• **Twoje zadania**
**a)** Odpowiedz na podstawie źródła na trzy pytania:
(i) Których surowców Polska jest dziś istotnym dostawcą na unijne rynki?
(ii) Ile surowców krytycznych identyfikuje obecnie Komisja Europejska?
(iii) Ile razy ma wzrosnąć zapotrzebowanie na lit w UE do 2030 r.?
**b)** Streść źródło w dwóch zdaniach.

W Polsce dużo surowców krytycznych raczej szybko nie przybędzie

Dziś jesteśmy istotnym dostawcą na unijne rynki jedynie miedzi (KGHM), węgla koksowego (JSW) i helu (Orlen). Czy spośród 34 surowców krytycznych jeszcze jakieś będziemy produkować, zależy m.in. od środków, które zostaną wydane na ich poszukiwania.

Publikacja: 16.05.2025 21:00

W Polsce dużo surowców krytycznych raczej szybko nie przybędzie

Foto: Bartek Sadowski/Bloomberg

Surowce krytyczne, których Komisja Europejska identyfikuje obecnie 34, mają ogromne znaczenie dla unijnej i polskiej gospodarki. Bez nich nie mogłyby funkcjonować takie strategiczne sektory, jak energetyka odnawialna, cyfryzacja, lotnictwo i obronność. Nie byłby też możliwy ich rozwój. Szacuje się, że w UE do 2030 r. samo zapotrzebowanie na metale ziem rzadkich wzrośnie sześciokrotnie i dwunastokrotnie na lit.

Obecnie Europa w dużym stopniu jest uzależniona od importu surowców krytycznych. Co więcej, często realizuje go tylko z jednego kierunku. To ogromne ryzyko, które czasami materializuje się w efekcie coraz częściej występujących zawirowań geopolitycznych i gospodarczych w różnych rejonach naszego globu.

• **Zapisane informacje**
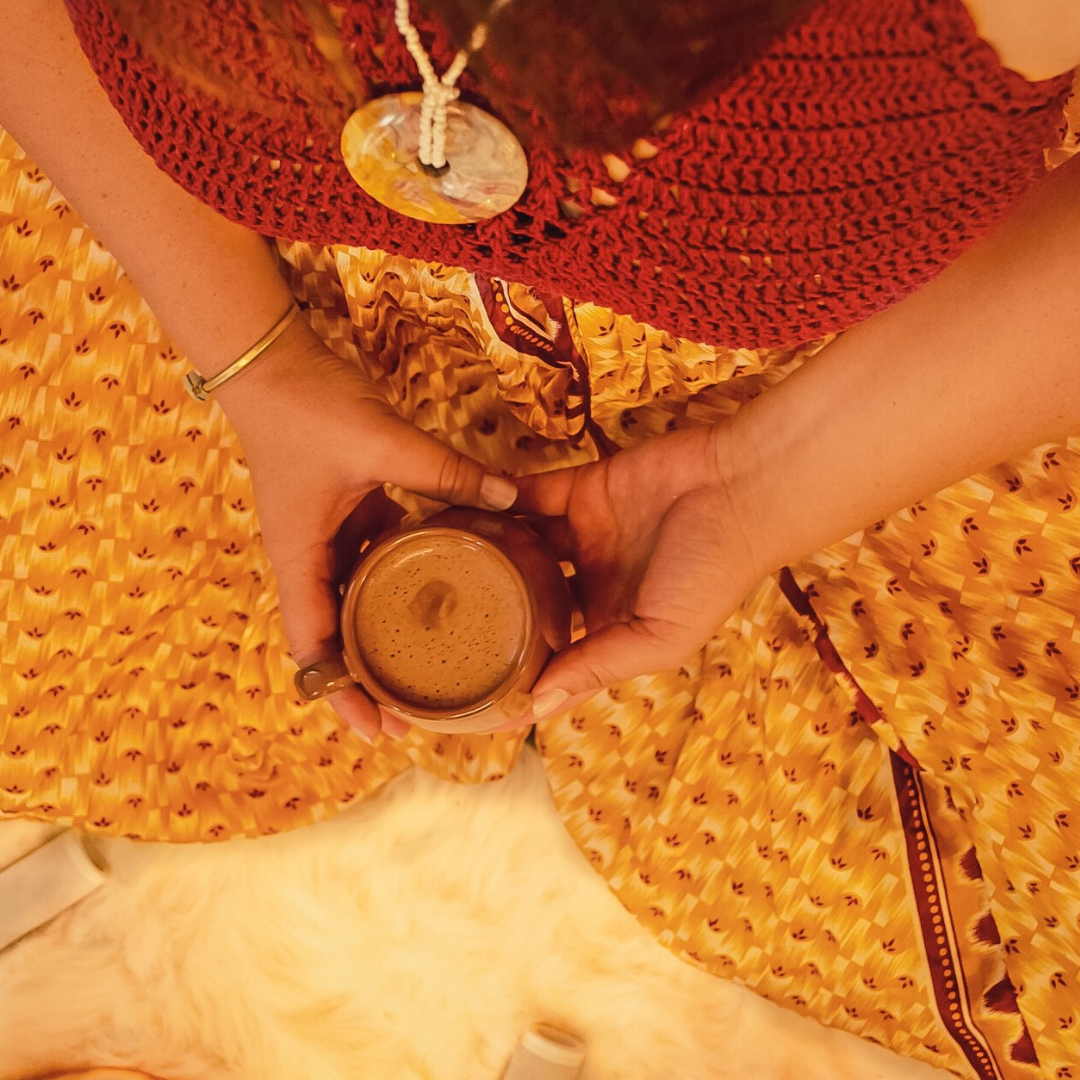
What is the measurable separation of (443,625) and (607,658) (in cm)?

• **Rozwiązania zadań**
**a)**
(i) Miedzi, węgla koksowego i helu.
(ii) 34.
(iii) Dwunastokrotnie.

**b)** Polska jest dziś istotnym dostawcą na unijne rynki jedynie miedzi, węgla koksowego i helu, a to, czy zacznie produkować inne spośród 34 surowców krytycznych, zależy m.in. od środków wydanych na ich poszukiwania. Surowce te są niezbędne dla takich sektorów jak energetyka odnawialna, cyfryzacja, lotnictwo i obronność, tymczasem Europa w dużym stopniu zależy od ich importu, często tylko z jednego kierunku, co stanowi ogromne ryzyko.